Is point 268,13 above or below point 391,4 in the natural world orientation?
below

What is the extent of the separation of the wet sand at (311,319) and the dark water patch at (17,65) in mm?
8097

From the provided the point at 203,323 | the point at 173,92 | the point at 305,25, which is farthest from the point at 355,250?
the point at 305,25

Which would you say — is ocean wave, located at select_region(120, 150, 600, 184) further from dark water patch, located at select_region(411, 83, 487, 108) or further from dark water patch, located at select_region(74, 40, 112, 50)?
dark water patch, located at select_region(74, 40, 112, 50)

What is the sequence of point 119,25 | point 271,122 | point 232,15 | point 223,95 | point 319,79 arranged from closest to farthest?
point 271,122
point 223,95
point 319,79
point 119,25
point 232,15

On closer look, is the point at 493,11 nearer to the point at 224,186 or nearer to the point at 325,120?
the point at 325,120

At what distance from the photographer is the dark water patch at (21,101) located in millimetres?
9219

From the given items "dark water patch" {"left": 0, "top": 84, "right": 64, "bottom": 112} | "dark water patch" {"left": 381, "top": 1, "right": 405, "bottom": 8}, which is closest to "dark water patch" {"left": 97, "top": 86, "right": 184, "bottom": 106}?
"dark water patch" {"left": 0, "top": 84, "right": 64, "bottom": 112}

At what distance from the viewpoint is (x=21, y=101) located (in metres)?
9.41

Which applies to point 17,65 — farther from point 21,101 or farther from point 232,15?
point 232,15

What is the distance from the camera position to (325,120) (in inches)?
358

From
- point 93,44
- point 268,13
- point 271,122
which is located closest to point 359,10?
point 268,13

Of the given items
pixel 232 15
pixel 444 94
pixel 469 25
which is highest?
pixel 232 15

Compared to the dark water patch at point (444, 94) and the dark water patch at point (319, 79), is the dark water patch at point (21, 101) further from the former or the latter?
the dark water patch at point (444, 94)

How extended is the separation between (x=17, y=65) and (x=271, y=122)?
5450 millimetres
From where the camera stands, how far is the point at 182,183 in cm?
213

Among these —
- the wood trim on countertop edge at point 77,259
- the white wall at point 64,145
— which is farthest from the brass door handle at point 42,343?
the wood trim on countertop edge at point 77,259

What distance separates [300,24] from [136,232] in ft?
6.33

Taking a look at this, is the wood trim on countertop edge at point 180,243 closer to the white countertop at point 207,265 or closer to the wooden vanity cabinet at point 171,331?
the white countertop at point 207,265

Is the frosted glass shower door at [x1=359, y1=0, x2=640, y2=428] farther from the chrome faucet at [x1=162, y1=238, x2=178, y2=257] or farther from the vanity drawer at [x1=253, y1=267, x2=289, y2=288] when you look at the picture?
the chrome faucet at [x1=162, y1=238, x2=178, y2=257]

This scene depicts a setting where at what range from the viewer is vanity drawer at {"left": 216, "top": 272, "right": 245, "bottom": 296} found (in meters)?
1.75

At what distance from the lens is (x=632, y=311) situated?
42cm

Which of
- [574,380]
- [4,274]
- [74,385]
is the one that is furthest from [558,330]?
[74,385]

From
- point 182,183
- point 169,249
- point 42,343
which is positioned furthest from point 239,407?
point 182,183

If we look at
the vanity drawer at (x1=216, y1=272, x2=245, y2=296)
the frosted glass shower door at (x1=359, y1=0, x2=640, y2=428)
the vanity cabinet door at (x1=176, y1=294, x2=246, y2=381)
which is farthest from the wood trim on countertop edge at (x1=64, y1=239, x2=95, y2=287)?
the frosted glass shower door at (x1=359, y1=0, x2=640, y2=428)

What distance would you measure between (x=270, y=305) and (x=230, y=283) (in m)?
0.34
□ □ □ □ □ □ □
Present every line of the entries above as a numbered list, leaving out the blank lines.

1. Is point 268,13 above or below point 391,4 in the natural world orientation?
2. below
3. What is the extent of the separation of the wet sand at (311,319) and the dark water patch at (17,65) in mm?
4. 8097
5. From the provided the point at 203,323 | the point at 173,92 | the point at 305,25, which is farthest from the point at 355,250?
6. the point at 305,25
7. Which would you say — is ocean wave, located at select_region(120, 150, 600, 184) further from dark water patch, located at select_region(411, 83, 487, 108) or further from dark water patch, located at select_region(74, 40, 112, 50)?
8. dark water patch, located at select_region(74, 40, 112, 50)
9. What is the sequence of point 119,25 | point 271,122 | point 232,15 | point 223,95 | point 319,79 arranged from closest to farthest?
10. point 271,122
11. point 223,95
12. point 319,79
13. point 119,25
14. point 232,15
15. On closer look, is the point at 493,11 nearer to the point at 224,186 or nearer to the point at 325,120?
16. the point at 325,120
17. At what distance from the photographer is the dark water patch at (21,101) located in millimetres?
18. 9219
19. From the given items "dark water patch" {"left": 0, "top": 84, "right": 64, "bottom": 112} | "dark water patch" {"left": 381, "top": 1, "right": 405, "bottom": 8}, which is closest to "dark water patch" {"left": 97, "top": 86, "right": 184, "bottom": 106}?
20. "dark water patch" {"left": 0, "top": 84, "right": 64, "bottom": 112}
21. At what distance from the viewpoint is (x=21, y=101) located (in metres)?
22. 9.41
23. Which applies to point 17,65 — farther from point 21,101 or farther from point 232,15?
24. point 232,15
25. What is the distance from the camera position to (325,120) (in inches)?
26. 358
27. From
28. - point 93,44
29. - point 268,13
30. - point 271,122
31. which is located closest to point 359,10?
32. point 268,13
33. Of the given items
34. pixel 232 15
35. pixel 444 94
36. pixel 469 25
37. which is highest?
38. pixel 232 15
39. Compared to the dark water patch at point (444, 94) and the dark water patch at point (319, 79), is the dark water patch at point (21, 101) further from the former or the latter?
40. the dark water patch at point (444, 94)
41. How extended is the separation between (x=17, y=65) and (x=271, y=122)?
42. 5450 millimetres
43. From where the camera stands, how far is the point at 182,183 in cm?
44. 213
45. Among these —
46. - the wood trim on countertop edge at point 77,259
47. - the white wall at point 64,145
48. — which is farthest from the brass door handle at point 42,343?
49. the wood trim on countertop edge at point 77,259
50. What distance separates [300,24] from [136,232] in ft?
51. 6.33
52. Taking a look at this, is the wood trim on countertop edge at point 180,243 closer to the white countertop at point 207,265 or closer to the wooden vanity cabinet at point 171,331?
53. the white countertop at point 207,265
54. Is the frosted glass shower door at [x1=359, y1=0, x2=640, y2=428] farther from the chrome faucet at [x1=162, y1=238, x2=178, y2=257] or farther from the vanity drawer at [x1=253, y1=267, x2=289, y2=288] when you look at the picture?
55. the chrome faucet at [x1=162, y1=238, x2=178, y2=257]
56. This scene depicts a setting where at what range from the viewer is vanity drawer at {"left": 216, "top": 272, "right": 245, "bottom": 296} found (in meters)?
57. 1.75
58. At what distance from the lens is (x=632, y=311) situated?
59. 42cm
60. Which of
61. - [574,380]
62. - [4,274]
63. - [74,385]
64. is the one that is furthest from [558,330]?
65. [74,385]
66. From
67. - point 182,183
68. - point 169,249
69. - point 42,343
70. which is positioned furthest from point 239,407?
71. point 182,183
72. If we look at
73. the vanity drawer at (x1=216, y1=272, x2=245, y2=296)
74. the frosted glass shower door at (x1=359, y1=0, x2=640, y2=428)
75. the vanity cabinet door at (x1=176, y1=294, x2=246, y2=381)
76. which is farthest from the wood trim on countertop edge at (x1=64, y1=239, x2=95, y2=287)?
77. the frosted glass shower door at (x1=359, y1=0, x2=640, y2=428)
78. What distance would you measure between (x=270, y=305) and (x=230, y=283) (in m)?
79. 0.34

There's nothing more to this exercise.